Iran says it may need help from French or Canadian experts to decode data from ‘damaged’ black boxes

9 Jan, 2020 20:43 / Updated 5 years ago

The head of Iran’s Civil Aviation Authority has said his country might need outside help to decode the information recorded by the black boxes from the Ukrainian 737 plane that crashed on Wednesday near Tehran.

Ali Abedzadeh told CNN that, while Iran has the capacity to decode the black boxes from the Boeing passenger jet, it might still need extra help because they were badly damaged.

“Generally speaking, Iran has the potential and know-how to decode the black box. Everybody knows that,” he said, adding that Iranian and Ukrainian experts would begin decoding the data on Friday.

However, “if the available equipment is not enough to get the content,” Abedzadeh explained, Tehran will send the boxes to experts “from France or Canada.”

“Then whatever is the result will be published and publicized to the world,” he said.

Iran has also requested Boeing send a representative to join the investigation in Tehran.

Also on rt.com ‘Illogical rumors’: Iran responds to US media reports that Ukrainian Boeing was hit by missile over Tehran

Iran said on Wednesday it wouldn’t hand the black boxes over to the US, preferring to do its own investigation. US media reports on Thursday cited anonymous Pentagon and intelligence officials claiming that Iran had itself mistakenly shot down the plane, which had just taken off from Tehran’s busy Imam Khomeini airport.

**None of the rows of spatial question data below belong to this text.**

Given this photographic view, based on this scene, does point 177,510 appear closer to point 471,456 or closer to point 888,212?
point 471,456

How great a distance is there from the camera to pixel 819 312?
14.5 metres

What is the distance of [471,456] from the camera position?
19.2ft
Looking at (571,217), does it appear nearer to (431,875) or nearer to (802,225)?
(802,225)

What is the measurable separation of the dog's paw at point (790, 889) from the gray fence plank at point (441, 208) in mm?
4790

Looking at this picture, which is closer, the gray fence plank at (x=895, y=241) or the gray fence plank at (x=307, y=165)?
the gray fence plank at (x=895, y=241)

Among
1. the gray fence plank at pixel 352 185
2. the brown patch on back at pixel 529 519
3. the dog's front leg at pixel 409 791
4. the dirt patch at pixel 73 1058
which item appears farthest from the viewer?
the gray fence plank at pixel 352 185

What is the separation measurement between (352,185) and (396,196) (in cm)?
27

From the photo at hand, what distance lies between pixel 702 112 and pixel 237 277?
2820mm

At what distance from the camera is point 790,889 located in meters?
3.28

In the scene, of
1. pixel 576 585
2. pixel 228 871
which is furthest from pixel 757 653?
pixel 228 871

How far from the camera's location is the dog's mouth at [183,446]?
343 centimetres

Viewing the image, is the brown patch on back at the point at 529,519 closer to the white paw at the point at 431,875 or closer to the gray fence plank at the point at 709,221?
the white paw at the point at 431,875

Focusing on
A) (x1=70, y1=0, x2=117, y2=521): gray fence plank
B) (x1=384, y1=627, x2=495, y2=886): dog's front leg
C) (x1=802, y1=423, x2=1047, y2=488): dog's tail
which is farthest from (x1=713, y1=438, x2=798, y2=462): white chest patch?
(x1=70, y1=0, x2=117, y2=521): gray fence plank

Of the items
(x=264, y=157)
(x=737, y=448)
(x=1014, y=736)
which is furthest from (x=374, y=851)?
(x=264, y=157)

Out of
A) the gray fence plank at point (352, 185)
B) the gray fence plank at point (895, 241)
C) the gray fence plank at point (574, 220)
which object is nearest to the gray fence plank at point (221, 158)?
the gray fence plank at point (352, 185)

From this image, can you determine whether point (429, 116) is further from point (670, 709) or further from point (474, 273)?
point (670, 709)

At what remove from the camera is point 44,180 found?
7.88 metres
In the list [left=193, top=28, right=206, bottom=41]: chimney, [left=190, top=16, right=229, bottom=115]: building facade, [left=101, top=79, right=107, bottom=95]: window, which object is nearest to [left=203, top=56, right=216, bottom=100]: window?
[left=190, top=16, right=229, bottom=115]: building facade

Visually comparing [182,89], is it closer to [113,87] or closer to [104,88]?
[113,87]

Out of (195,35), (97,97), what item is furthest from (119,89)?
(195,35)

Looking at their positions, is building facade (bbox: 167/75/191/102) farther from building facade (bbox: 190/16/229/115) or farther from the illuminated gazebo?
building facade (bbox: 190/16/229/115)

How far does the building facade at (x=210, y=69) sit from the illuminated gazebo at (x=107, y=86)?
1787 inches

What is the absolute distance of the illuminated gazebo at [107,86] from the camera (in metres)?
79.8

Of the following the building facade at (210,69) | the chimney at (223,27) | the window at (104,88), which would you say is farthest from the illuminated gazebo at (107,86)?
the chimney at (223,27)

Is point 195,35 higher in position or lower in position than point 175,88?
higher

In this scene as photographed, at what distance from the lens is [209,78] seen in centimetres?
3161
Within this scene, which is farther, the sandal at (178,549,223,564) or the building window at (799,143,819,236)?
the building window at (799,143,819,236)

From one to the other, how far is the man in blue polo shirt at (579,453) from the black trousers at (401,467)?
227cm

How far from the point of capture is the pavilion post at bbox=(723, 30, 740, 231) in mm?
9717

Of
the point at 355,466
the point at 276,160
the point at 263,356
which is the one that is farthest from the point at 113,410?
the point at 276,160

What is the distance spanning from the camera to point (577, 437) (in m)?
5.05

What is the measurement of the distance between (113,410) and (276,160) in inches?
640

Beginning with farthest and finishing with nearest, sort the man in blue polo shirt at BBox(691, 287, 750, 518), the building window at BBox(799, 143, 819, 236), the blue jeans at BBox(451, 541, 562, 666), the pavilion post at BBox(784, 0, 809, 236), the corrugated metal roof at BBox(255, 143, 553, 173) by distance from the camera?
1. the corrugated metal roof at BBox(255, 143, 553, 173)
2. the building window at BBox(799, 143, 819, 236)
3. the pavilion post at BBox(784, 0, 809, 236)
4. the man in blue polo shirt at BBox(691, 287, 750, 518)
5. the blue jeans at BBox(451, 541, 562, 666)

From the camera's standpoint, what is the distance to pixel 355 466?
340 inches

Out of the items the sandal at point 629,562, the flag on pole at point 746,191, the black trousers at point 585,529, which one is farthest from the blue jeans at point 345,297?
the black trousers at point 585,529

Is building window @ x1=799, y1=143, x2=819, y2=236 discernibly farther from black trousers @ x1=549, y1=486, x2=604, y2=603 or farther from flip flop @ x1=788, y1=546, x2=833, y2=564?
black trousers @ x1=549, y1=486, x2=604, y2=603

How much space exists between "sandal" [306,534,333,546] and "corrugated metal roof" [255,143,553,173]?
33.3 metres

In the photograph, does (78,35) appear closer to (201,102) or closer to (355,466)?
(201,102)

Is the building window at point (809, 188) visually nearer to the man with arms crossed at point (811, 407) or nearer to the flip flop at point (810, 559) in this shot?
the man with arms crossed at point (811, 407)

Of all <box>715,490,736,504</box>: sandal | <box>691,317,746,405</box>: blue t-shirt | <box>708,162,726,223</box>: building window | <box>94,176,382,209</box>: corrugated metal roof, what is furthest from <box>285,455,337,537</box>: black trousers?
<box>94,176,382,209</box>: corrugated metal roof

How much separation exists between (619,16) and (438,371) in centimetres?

Canadian PM Justin Trudeau quickly followed the US lead on Thursday, saying that intelligence pointed to Iran being responsible for the “unintentional” shooting down of the plane.

READ MORE: Canada’s Trudeau claims ‘intel from multiple sources’ points at Iran shooting down Ukrainian Boeing over Tehran

Tehran called those claims, for which no evidence was provided, “illogical” rumors. All 176 on board perished in the crash.